Revenue growth for the Singapore-based company fell to 23 percent during the period, down from 40 percent for the full year of 2023, while profits fell below $400 million (£308m) on revenues of $18bn, the report said.
The figures are a sharp contrast to last year, when Shein doubled its profits to a record of more than $2bn, the Financial Times reported in March.
The shift in the company’s fortunes, if accurate, comes on top of increased regulatory scrutiny in several major markets and complicates Shein’s bid for a highly anticipated initial public offering (IPO) that it is preparing in London.
The privately held firm, which was founded in China and has extensive operations with manufacturers there, does not publicly disclose financial data.
Shein had initially intended to go public in New York, but abandoned the plan amidst pressure from US lawmakers.
The company has held recent meetings with shareholders where company executives projected Shein’s sales growth would eventually stabilise at between 20 and 30 percent, with net profit margin in the high single digits, The Information report said.
Shein’s business model of selling $5 tops and $20 jeans direct from factories in China has proven popular in markets around the world, but rival Temu has had increasing success in markets including the US.
A funding round last year valued Shein at $66bn.
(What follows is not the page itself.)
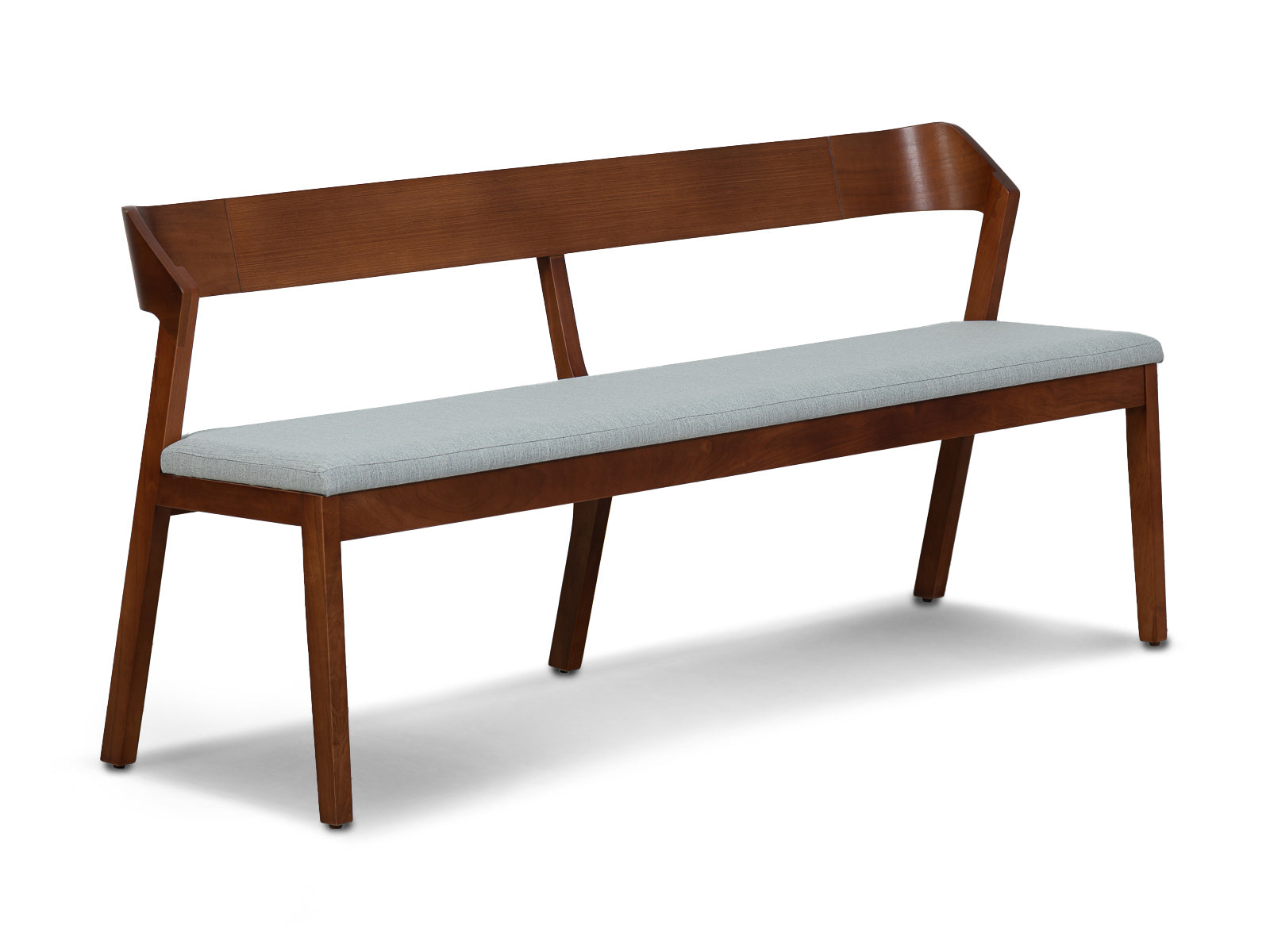 Banco Milo Con Espaldar #Color_Gainsboro"T38163"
Reports said the firm has held informal investor meetings this month for its planned London IPO.
A filing earlier in October showed Shein’s UK business generated £1.55bn in revenue last year.
Some existing shareholders have become frustrated with the mounting obstacles to Shein’s IPO and have asked the firm to consider repurchasing their shares, the South China Morning Post reported in June.
Shein’s backers include Singapore-based Jafco Asia, IDG Capital, Greenwoods Asset Management, Abu Dhabi’s sovereign wealth fund Mubadala Investment Company, HongShan (formerly the Chinese arm of Sequoia Capital), Tiger Global Management and General Atlantic, according to CrunchBase.
A London flotation would raise less than in the US, but its corporate structure is facing scrutiny in the UK as well.
The company’s local entity, Shein Distribution UK, breached the law by failing to list a human as its “person with significant control (PSC)” in its filing to Companies House, The Guardian reported in March.
Shein later changed its filing to say it believes “there is no registrable person or registrable relevant legal entity in relation to the company”.